I enabled TD logging but it is not writing the log files to the PVS server as specified here – https://support.citrix.com/article/CTX236308
Any ideas would be appreciated. Thanks.
My master image is built with VMXNET3 but when i push this out it update 5 XenApp server with E100E and one with VMXNET3 adapter how can i force it to push all VMXNET3 ?
Which Citrix Provisioning Wizard are you using? Does your VM Template also have VMXNET3?
MCS in XenApp 7.15 and VMware and yes Master image has VMXNET3 adapter
Check your template, pvs uses a template for the hardware.
when we consider Desktop OS for providing Non-Persistent VDI, should we have 2 NIC (Normal NIC (1G) & Legacy NIC (10G)) or only 1 NIC ((10G)) is sufficient?
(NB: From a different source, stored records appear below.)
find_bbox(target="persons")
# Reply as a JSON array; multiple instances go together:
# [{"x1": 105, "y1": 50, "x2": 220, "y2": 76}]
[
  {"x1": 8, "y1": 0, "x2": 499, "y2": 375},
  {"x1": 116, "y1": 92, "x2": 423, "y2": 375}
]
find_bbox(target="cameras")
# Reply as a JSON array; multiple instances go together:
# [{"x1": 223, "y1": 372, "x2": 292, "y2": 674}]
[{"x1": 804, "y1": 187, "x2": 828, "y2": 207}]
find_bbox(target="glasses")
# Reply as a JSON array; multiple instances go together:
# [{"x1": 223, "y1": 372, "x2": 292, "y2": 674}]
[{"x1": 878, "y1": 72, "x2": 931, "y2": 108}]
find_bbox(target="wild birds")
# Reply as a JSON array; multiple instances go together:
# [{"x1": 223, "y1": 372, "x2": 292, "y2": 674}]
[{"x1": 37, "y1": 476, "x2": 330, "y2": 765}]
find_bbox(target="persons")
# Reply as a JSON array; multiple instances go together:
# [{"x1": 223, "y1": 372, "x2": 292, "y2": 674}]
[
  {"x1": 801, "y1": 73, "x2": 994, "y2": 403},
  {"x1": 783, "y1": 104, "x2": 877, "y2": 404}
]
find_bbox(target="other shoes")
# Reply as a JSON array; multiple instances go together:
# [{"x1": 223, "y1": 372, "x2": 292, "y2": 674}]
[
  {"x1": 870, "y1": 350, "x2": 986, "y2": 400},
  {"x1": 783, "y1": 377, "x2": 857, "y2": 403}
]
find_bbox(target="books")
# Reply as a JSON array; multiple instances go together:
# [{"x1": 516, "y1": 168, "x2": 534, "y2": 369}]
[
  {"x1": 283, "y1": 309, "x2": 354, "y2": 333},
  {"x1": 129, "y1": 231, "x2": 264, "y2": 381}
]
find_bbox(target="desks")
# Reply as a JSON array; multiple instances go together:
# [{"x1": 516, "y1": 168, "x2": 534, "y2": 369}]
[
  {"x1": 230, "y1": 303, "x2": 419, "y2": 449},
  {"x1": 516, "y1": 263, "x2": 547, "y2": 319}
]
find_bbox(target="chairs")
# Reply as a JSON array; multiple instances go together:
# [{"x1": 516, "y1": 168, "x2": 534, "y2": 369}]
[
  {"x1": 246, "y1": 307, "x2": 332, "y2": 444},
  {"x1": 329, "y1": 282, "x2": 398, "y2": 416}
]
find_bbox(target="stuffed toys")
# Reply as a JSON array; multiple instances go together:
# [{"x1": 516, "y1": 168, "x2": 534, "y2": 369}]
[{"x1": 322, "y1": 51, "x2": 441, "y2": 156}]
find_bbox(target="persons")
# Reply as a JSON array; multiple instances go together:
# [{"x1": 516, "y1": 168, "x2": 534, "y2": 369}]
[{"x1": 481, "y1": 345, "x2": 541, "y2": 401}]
Is your hypervisor Hyper-V?
hmm after i set the Registry for Asynchronous I/O, my image stopped working. Right after loading the right vdisk the VM was Stuck on the screen where i see the IP of my machine, pvs server, cache mode and vdisk name.
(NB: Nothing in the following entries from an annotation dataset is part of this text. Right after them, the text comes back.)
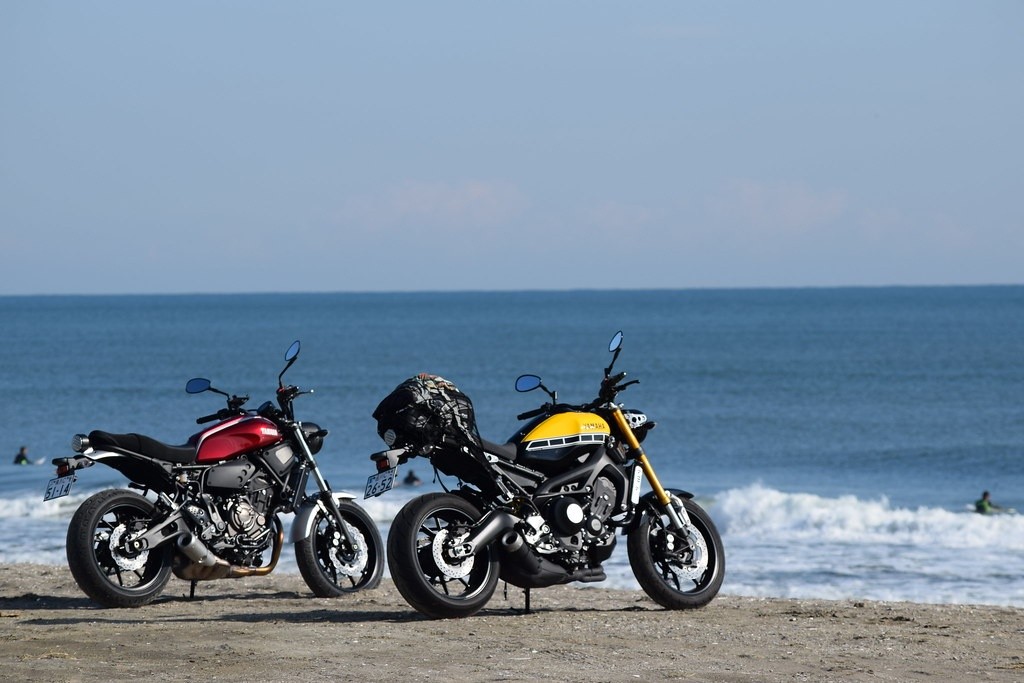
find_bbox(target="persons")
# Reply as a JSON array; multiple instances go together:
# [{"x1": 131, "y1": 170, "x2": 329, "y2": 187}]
[
  {"x1": 973, "y1": 489, "x2": 1001, "y2": 515},
  {"x1": 12, "y1": 446, "x2": 34, "y2": 465},
  {"x1": 403, "y1": 470, "x2": 422, "y2": 486}
]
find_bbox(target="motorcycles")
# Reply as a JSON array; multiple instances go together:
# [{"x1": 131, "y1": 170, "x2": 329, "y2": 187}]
[
  {"x1": 43, "y1": 340, "x2": 385, "y2": 608},
  {"x1": 364, "y1": 331, "x2": 725, "y2": 617}
]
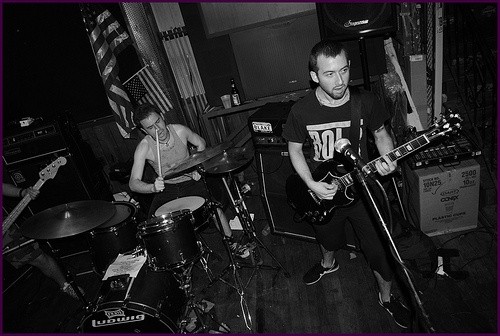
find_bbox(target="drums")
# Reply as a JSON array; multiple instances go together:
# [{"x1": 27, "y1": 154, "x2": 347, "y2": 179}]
[
  {"x1": 152, "y1": 195, "x2": 212, "y2": 231},
  {"x1": 90, "y1": 201, "x2": 138, "y2": 279},
  {"x1": 138, "y1": 209, "x2": 204, "y2": 273},
  {"x1": 78, "y1": 262, "x2": 189, "y2": 334}
]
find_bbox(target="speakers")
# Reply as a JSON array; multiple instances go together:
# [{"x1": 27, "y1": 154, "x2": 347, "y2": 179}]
[
  {"x1": 316, "y1": 2, "x2": 396, "y2": 42},
  {"x1": 8, "y1": 140, "x2": 116, "y2": 215},
  {"x1": 254, "y1": 144, "x2": 362, "y2": 251}
]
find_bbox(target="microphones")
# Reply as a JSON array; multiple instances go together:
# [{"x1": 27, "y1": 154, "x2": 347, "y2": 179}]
[{"x1": 335, "y1": 138, "x2": 376, "y2": 180}]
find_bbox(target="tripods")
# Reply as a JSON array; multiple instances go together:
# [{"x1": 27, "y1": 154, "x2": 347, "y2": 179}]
[{"x1": 177, "y1": 164, "x2": 290, "y2": 334}]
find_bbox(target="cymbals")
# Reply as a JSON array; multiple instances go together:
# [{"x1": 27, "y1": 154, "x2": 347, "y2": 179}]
[
  {"x1": 22, "y1": 200, "x2": 115, "y2": 239},
  {"x1": 162, "y1": 141, "x2": 233, "y2": 177},
  {"x1": 206, "y1": 147, "x2": 253, "y2": 174}
]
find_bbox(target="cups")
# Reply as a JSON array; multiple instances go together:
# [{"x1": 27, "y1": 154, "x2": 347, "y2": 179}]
[{"x1": 221, "y1": 95, "x2": 232, "y2": 109}]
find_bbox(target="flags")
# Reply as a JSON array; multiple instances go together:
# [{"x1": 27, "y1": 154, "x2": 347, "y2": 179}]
[{"x1": 80, "y1": 3, "x2": 174, "y2": 138}]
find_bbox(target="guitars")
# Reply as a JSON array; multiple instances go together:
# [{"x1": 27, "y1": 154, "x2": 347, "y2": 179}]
[
  {"x1": 285, "y1": 111, "x2": 464, "y2": 226},
  {"x1": 2, "y1": 155, "x2": 67, "y2": 237}
]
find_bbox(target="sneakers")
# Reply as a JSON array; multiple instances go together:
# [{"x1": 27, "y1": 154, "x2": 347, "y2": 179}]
[
  {"x1": 303, "y1": 258, "x2": 339, "y2": 285},
  {"x1": 59, "y1": 282, "x2": 85, "y2": 299},
  {"x1": 378, "y1": 291, "x2": 412, "y2": 328},
  {"x1": 224, "y1": 236, "x2": 250, "y2": 258}
]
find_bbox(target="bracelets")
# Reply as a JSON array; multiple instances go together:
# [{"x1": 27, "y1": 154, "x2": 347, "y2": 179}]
[{"x1": 19, "y1": 188, "x2": 25, "y2": 198}]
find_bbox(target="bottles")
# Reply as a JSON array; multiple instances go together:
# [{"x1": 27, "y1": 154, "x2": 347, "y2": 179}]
[{"x1": 230, "y1": 78, "x2": 242, "y2": 107}]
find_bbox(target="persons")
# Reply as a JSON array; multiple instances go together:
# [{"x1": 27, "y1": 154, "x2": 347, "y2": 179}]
[
  {"x1": 281, "y1": 41, "x2": 414, "y2": 327},
  {"x1": 3, "y1": 183, "x2": 84, "y2": 300},
  {"x1": 128, "y1": 103, "x2": 249, "y2": 258}
]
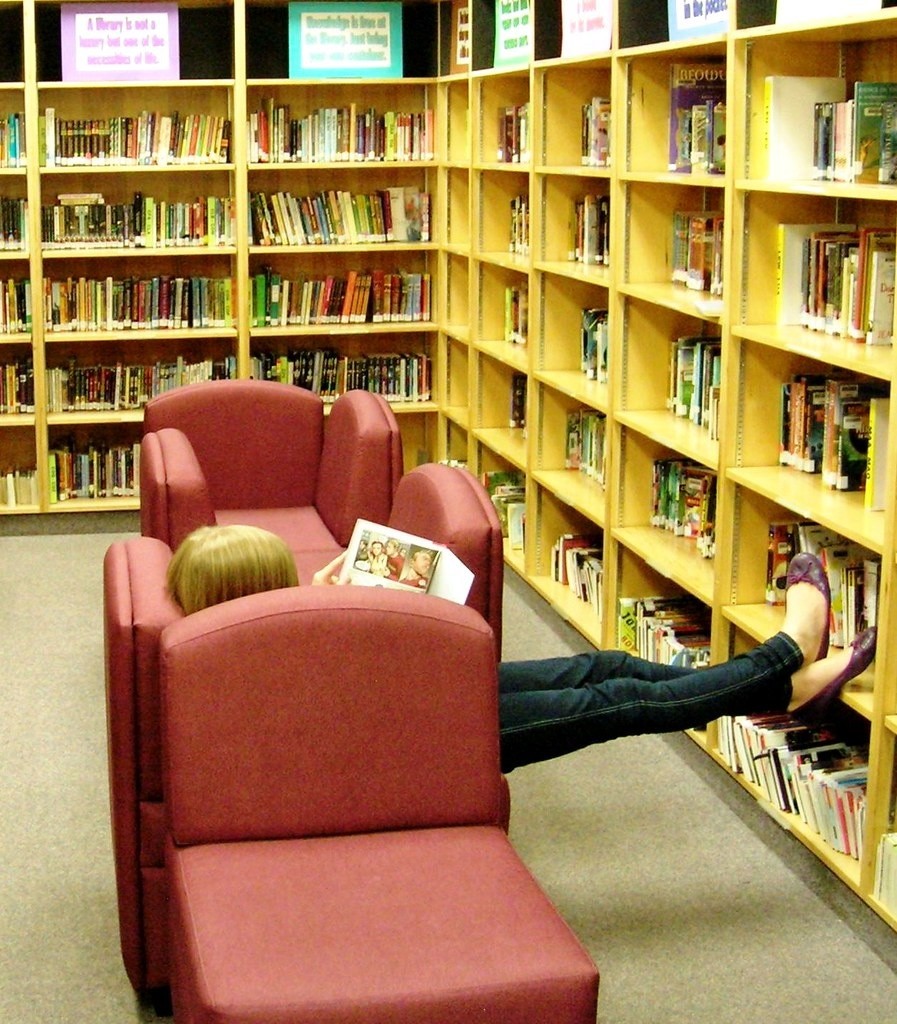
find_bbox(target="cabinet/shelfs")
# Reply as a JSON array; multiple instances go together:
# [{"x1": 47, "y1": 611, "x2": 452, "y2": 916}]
[{"x1": 1, "y1": 1, "x2": 896, "y2": 929}]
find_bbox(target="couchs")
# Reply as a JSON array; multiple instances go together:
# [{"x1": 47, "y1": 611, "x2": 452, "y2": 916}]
[{"x1": 100, "y1": 380, "x2": 602, "y2": 1023}]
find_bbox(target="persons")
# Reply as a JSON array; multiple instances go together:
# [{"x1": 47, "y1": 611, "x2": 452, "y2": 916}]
[{"x1": 164, "y1": 523, "x2": 879, "y2": 774}]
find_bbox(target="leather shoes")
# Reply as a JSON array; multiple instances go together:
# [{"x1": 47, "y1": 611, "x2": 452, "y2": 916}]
[
  {"x1": 788, "y1": 626, "x2": 877, "y2": 730},
  {"x1": 785, "y1": 553, "x2": 831, "y2": 662}
]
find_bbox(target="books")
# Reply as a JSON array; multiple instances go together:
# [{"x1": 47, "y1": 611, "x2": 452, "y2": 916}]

Here’s a thread – https://discussions.citrix.com/topic/403687-asynchronous-io-in-pvs-creates-extreme-slowdown/
its probably because pvs and target device version are 7.15 LTSR CU4 and not 1906….
Thanks for the Link!
Do you know if other vmware virtual nic device types can be used?
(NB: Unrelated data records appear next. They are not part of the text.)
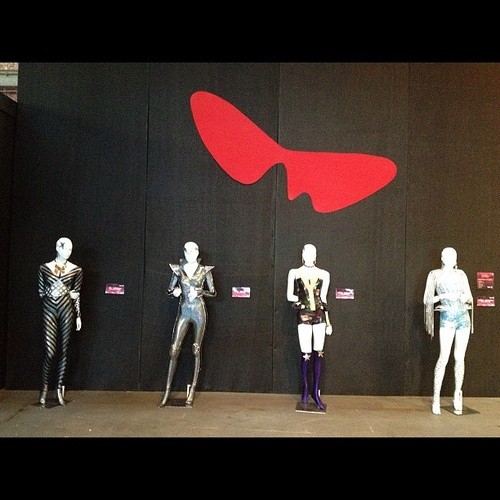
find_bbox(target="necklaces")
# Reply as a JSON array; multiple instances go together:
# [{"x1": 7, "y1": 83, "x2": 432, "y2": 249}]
[
  {"x1": 52, "y1": 258, "x2": 67, "y2": 275},
  {"x1": 303, "y1": 264, "x2": 315, "y2": 268}
]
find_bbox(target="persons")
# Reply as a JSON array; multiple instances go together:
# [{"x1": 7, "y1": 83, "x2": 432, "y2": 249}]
[
  {"x1": 287, "y1": 243, "x2": 333, "y2": 410},
  {"x1": 39, "y1": 238, "x2": 83, "y2": 405},
  {"x1": 155, "y1": 243, "x2": 217, "y2": 408},
  {"x1": 423, "y1": 248, "x2": 473, "y2": 414}
]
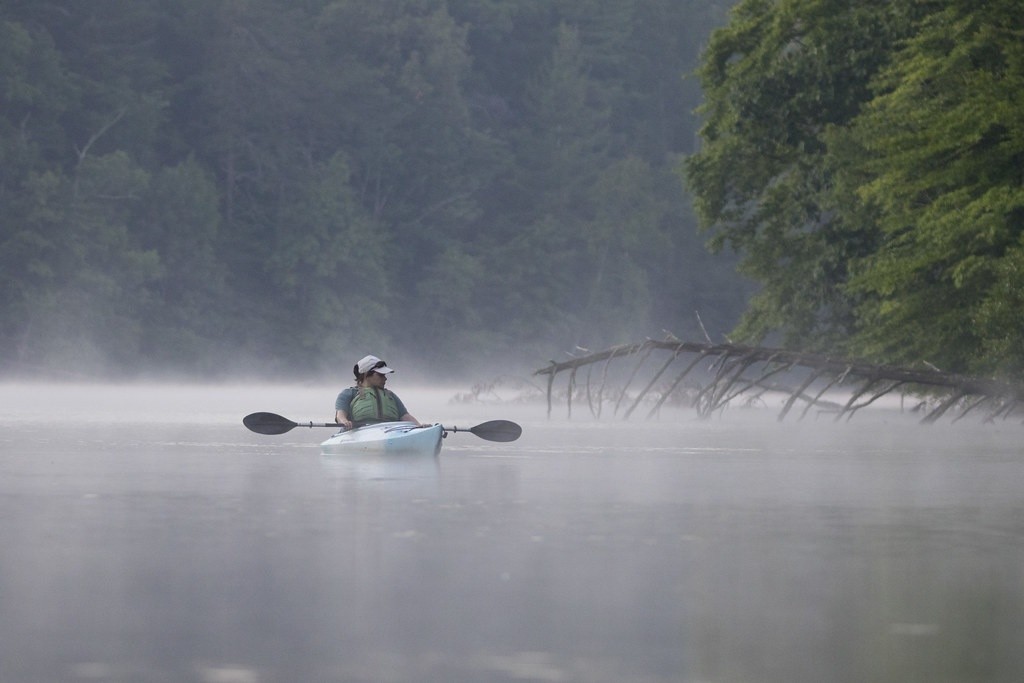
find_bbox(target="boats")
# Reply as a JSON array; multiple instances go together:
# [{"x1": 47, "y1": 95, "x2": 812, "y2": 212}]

I saw that the newer paravirtual adapter has supposedly better performance in some scenarious but Citrix has no specific recommendations for PVS and when I talked to their support they also had no recommendation or guidance.
The default is the LSI logic one
Citrix App Layering used to not support it but I don’t think that’s true any more. Otherwise, I don’t have any opinion on it.
Have you got Asynchronous I/O working? When turned on (1903 across the board) in the PVS checkbox everything crawls to a halt and performance is pretty much unusable. Just logging into a windows 10 VM takes around 20 minutes and there are tons and tons of excessive retries.
Replying to myself here – even in the latest version of PVS you still HAVE to edit the registry key manually on your target device VDA for async I/O to work. Do this before you enable the checkbox.
What keys?
Windows released a patch at the end of January that fixed the Server 2019 and Windows 10 1809 incompatibility issues. I’ve tested this in my environment and no longer get the pagefile message. Just thought I’d post about it so others who have been waiting for the fix can start testing.
1912 cu2, new PVS environment, using BDM partition, only happens with new targets. Targets boot fine and get to windows 2019 login, but then power off after just a short amount of time. This occurs with pvs target and VDA installed in the master, and also with just the pvs target software installed. If I power them back on they boot fine and VDA registers if installed, only seems to be a problem on target creation.
I have the same ‘issue’, however because the systems are fine after booting again I tend to ignore it.